Following on from death trip and safe, day 12, Friday, 19th April 2013
The Col du Somport to Villanúa, 16 km – 4 hours
Photo: A Scotsman in shorts in a snow storm standing next to a stone wall
A Scotsman, a Brazilian, and three Portuguese men all left a bar and walked out into a blizzard. No joke, that’s exactly what happened.
After 20 meters we all stopped and looked down the signposted path for the Camino, and without saying a word we walked on, it was a leg breaker if ever there was one.
They took off on a huge loop in the wrong direction. The wind fired the snow straight into our faces, fleeces pulled up and hoods pulled down. It was a silent plod as we descended the mountain. The icy pellets turned to flakey snow turned to sleet and finally boring old drizzle. I had an excellent Keela shell jacket but even it struggled.
Eventually, the rain stopped and the wind had downgraded itself from stiff blusters to annoying gusts. It was decided by the group, not me, to stop and have a late lunch or an early dinner, I wasn’t sure which. We found an “L” shaped building to offer some protection and we cowered into the corner. As if magicians, they conjured bread, cheese, pies, olives, cooked meat, cake, and wine out of backpacks. A small stove was set up and coffee brewed. It was a grand feast, spoiled only by the wind whipping grit into every mouthful. After ten minutes I was ready to go but my jovial fellow pilgrims were happy to loll, swig and gorge on the banquet of abundance.

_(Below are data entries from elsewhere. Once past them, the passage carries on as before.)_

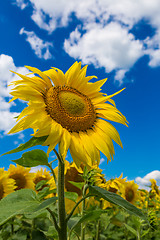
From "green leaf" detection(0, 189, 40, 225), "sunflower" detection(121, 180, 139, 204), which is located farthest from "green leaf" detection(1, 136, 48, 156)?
"sunflower" detection(121, 180, 139, 204)

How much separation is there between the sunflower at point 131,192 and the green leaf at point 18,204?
4.02m

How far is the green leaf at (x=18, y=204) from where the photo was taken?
1.69 meters

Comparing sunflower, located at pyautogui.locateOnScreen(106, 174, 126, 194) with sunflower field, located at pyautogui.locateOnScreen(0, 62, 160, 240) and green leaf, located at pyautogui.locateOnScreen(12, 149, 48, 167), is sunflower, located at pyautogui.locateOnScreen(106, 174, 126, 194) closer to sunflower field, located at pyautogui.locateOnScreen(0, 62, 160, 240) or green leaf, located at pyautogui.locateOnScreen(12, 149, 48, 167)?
sunflower field, located at pyautogui.locateOnScreen(0, 62, 160, 240)

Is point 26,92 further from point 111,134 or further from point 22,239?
point 22,239

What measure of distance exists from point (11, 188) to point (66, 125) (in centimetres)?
303

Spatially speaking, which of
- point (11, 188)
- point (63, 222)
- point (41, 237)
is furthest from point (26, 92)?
point (11, 188)

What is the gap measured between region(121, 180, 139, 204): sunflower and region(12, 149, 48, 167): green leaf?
13.6 ft

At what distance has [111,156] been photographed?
2217 mm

Photo: the four amigos crossing the bridge under the dam
Like Mary Mary, I was quite contrary. I had spent the last two weeks craving companionship, and now, I wished them gone. By the time we found an Albergue, I was freezing cold, soaked through to my nipples, and socially overloaded.
photos: left - we think this was the path we should have taken down
middle - it was a long cold plod down the mountain
right - me standing outside a random train station
The next morning, I made my excuses, I know they didn’t understand why I wanted to walk alone but they wished me a Buen Camino anyway.
It’s difficult to explain but it was like I had been living with more than one “me”. Not a multiple personality disorder but an identity with competing, and often, diametrically opposed interests. For example, I have always had a terrible fear of being abandoned but repeatedly behave in a way that drives people away. Or, feelings of chronic emptiness can instantly transform into barely controlled anger. I was in perpetual slavery to pretty drastic mood swings, an exuberant high to crushing sadness could occur in moments. I can be astonishingly brave to the point of recklessness or a coward, too afraid to say “no” to an objectionable request. I was also prone to terrible destructive and self-harming behaviours, like binge drinking, extreme risk-taking, dangerous sports, engaging with suicidal thoughts.
Many years later, I look back on the incident in the Pyrenees and count myself lucky. Yes, lucky to have survived but more than that, lucky it was the catalyst for change.
Now I understand
Further reading ... only if you want to
Think of your mind as a stage, like in a theatre. Most people have one commanding character who stands at the front and engages the audience with their performance. Maybe there are supporting characters who occasionally step forward into the limelight and retire gracefully when their performance is complete. In my life, up to this day, my stage was more a playground for competing roles, all vying for attention. And instead of a performance it was more of a badly organised rehearsal.
The event on the 18th of April 2013 was jolt to my psyche. In one very slow hour, I was confronted with the very real possibility of my death. After the crying and shakes subsided, I gradually became aware of a different dynamic, in my head. I could "hear" one voice clear and quiet. I think the panic had shocked my head into finding, and listening to my own voice.
Now, don't get me wrong. I didn't suddenly graduate to Black Belt Origami Zen Master but from my perspective it was like moving from a busy building site to suburb, and I wasn't going to waste this new experience.
The following days of solitary walking offered me the opportunity to assess my life, as a whole, I decided it wasn't sustainable. I needed to change things, regardless of the hurt it would cause. Many years later, I wish I had handled it differently and hurt people less.
Here is what I decided.
Life is too short to waste pleasing other people who don't care about me.
Life is too precious to waste doing nothing of value.
Change is hard but not changing is also hard, the difference is, I decide which hard I prefer.